Viatris was formed in November by the merger of pharmaceutical company Mylan and Pfizerthe Upjohn business unit, which manufactured non-patented generic drugs. Although Mylan has brought a catalog with some specialty drugs to the deal, the new company will largely produce generics and legacy brand drugs – those that are no longer patented, so they have generic competition, but have recognition. name sufficient for them to be able to compete well with their generic counterparts.
Viatris announced its first-ever quarter of earnings after the merger on May 10, and the report featured a number of takeaways that should be of great interest to shareholders and potential investors. Most important of these is that the company declared a quarterly dividend of $ 0.11 and set a benchmark for continuous dividend distribution in line with 25% of free cash flow. At the current share price, Viatris’ payout earns 2.87% – more than double the average return of 1.3% of the S&P 500.
Another promising sign for the future comes from the company’s debt reduction plan. Management intends to reduce its debt by $ 6.5 billion by 2023. The company currently has more than $ 24 billion in debt on the books. Viatris showed in the first quarter that he was a cash cow, generating $ 4.4 billion in revenue and nearly $ 800 million in free cash flow. If the company maintains this level of free cash flow throughout the year, bringing in around $ 3.2 billion, management can certainly meet its debt reduction targets by 2023.

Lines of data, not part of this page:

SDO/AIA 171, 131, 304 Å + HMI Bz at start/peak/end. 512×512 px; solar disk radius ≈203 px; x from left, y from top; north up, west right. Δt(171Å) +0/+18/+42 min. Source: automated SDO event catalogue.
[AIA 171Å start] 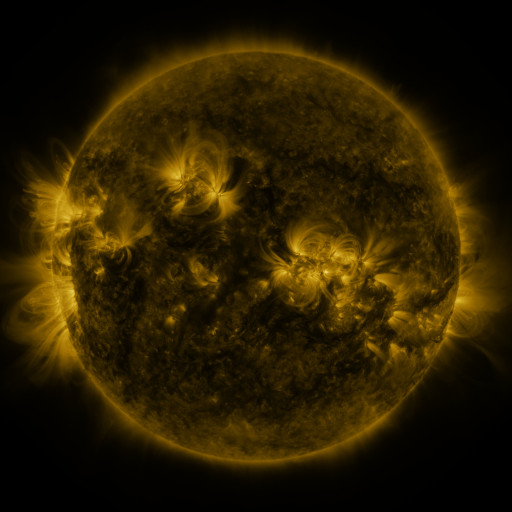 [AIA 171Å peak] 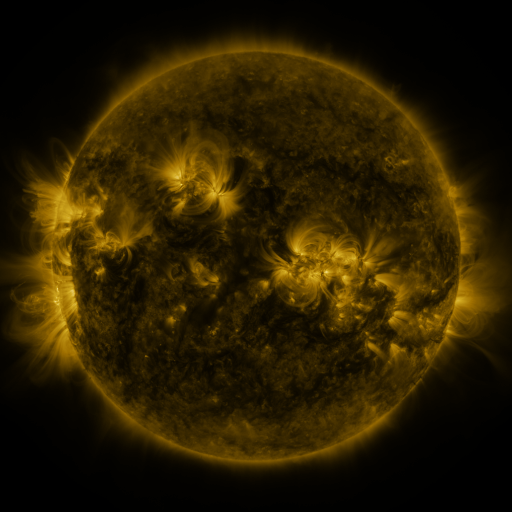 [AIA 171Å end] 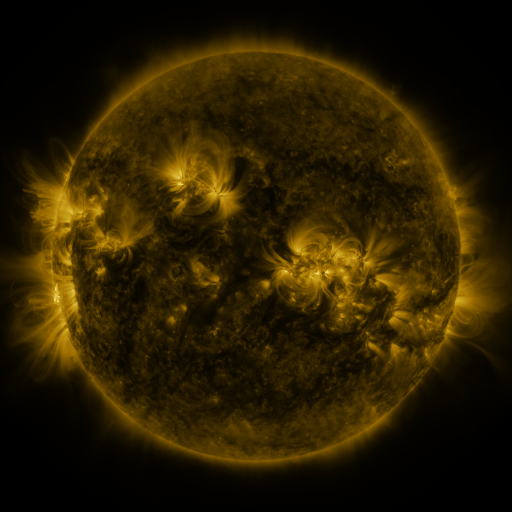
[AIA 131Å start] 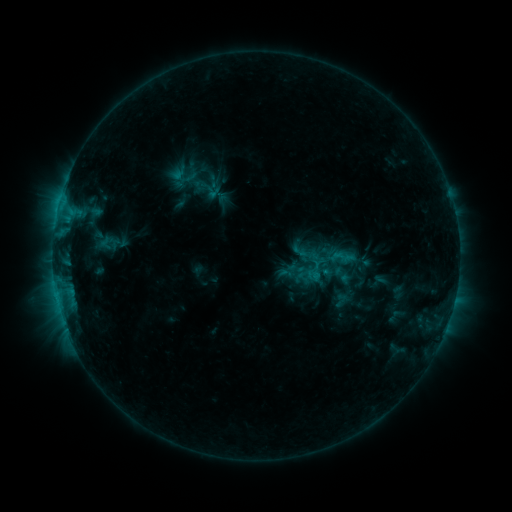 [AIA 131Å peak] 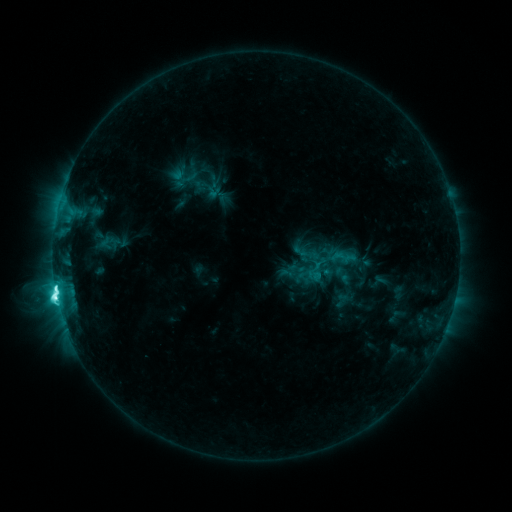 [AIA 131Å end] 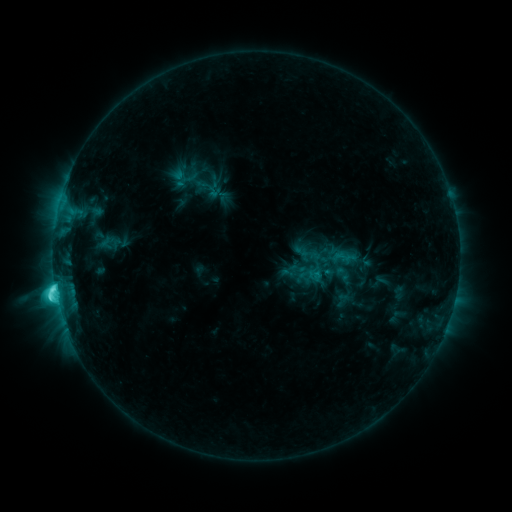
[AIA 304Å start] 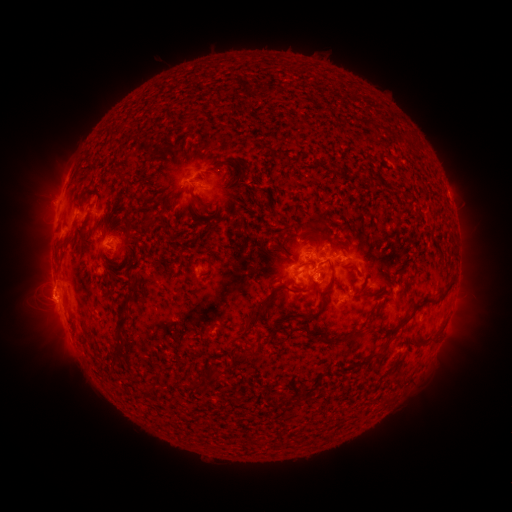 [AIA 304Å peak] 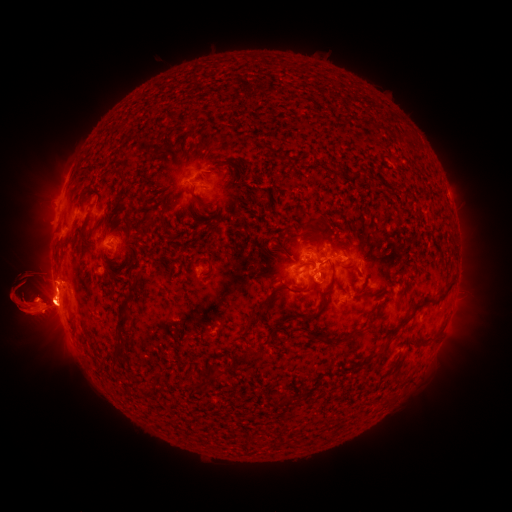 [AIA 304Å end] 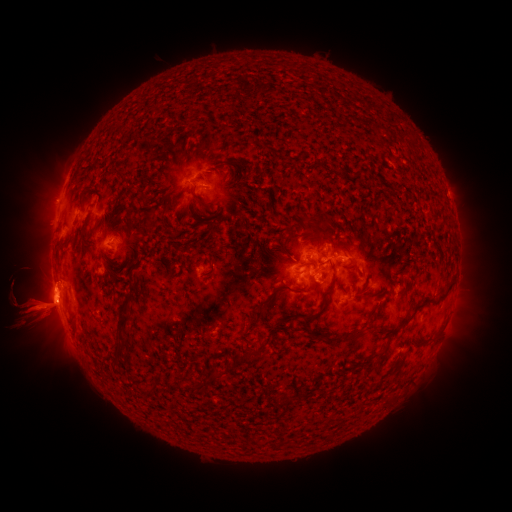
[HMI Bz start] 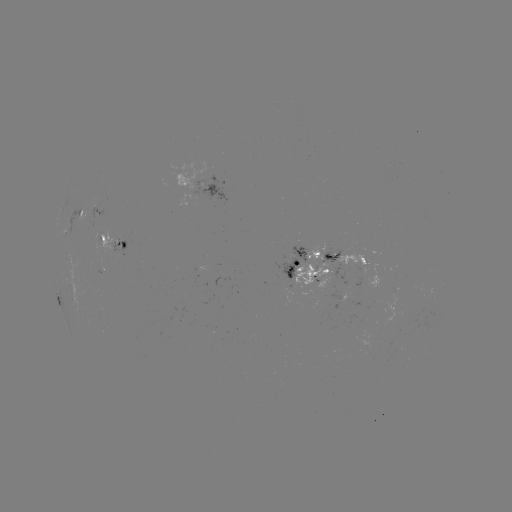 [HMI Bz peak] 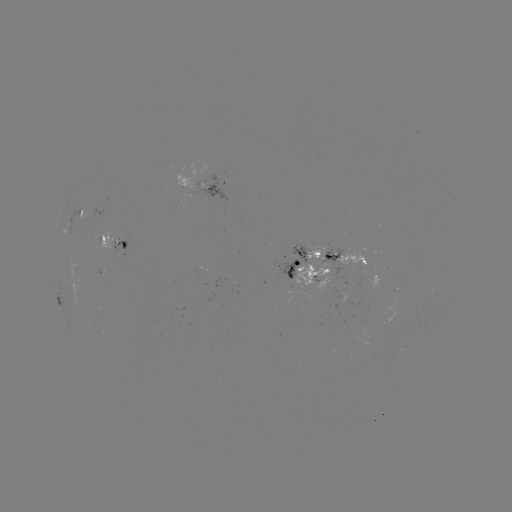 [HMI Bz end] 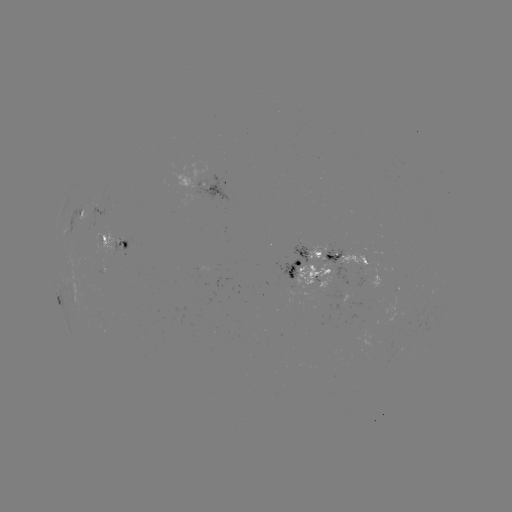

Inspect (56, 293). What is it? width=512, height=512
M1.2 flare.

Some of its most popular products include both generics and legacy brand name drugs. These include EpiPen and its generic counterpart (to treat anaphylaxis), Lyrica (for nerve pain), and Viagra (for erectile dysfunction). The demand for these incredibly popular products is not expected to decline over the next few years. The company also has a total of 30 drugs in its pipeline, of which 12 are in the process of being approved. Some notable biosimilars in this pipeline include analogues of AbbVieis Humira and AmgenEnbrel. Humira has been the world’s best-selling drug in recent years, and Viatris will likely be able to generate significant revenue by marketing its own biosimilar to treat a variety of indications.

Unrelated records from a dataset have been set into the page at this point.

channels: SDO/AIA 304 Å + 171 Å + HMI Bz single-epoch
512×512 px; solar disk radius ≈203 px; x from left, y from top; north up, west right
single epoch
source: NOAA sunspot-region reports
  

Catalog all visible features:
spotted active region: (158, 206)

Viatris’ new leadership includes executives from the Upjohn division of Mylan and Pfizer, which means the team has enormous experience in navigating the generic and traditional drug market. The company has a dominant market share in EpiPen and its generic counterpart, as well as Viagra – a lucrative position given that the global erectile dysfunction market is expected to reach $ 2.6 billion by 2026. Well Although it is a legacy branded drug that faces competition from generic alternatives, Viagra remains the most widely distributed drug for this disease and is expected to account for a 27% market share, bringing its projected sales to 700 million. of dollars by 2026, maintaining a greater market share of all generics that have been developed. far.
As mentioned earlier, the biosimilars for Humira and Enbrel are expected to be marketed here in the United States, and the company has in fact already launched a biosimilar for Humira in Canada. Humira generated nearly $ 1 billion in sales in Canada for the 12 months ending October 31 – a huge market in which Viatris could make sales.
One thing that tells us that the stock is cheap is its price / earnings ratio. Currently, Viatris is trading at a futures P / E of just 4.2, making it one of the cheapest stocks on the market today. The consensus among Wall Street analysts is that the stock will rise 50% over the next year. With demand for generics set to rise, investors with long-term horizons should take a close look at Viatris stock now.
This article represents the opinion of the writer, who may disagree with the “official” recommendation position of a premium Motley Fool consulting service. We are motley! Challenging an investment thesis – even one of our own – helps us all to think critically about investing and make decisions that help us become smarter, happier, and richer.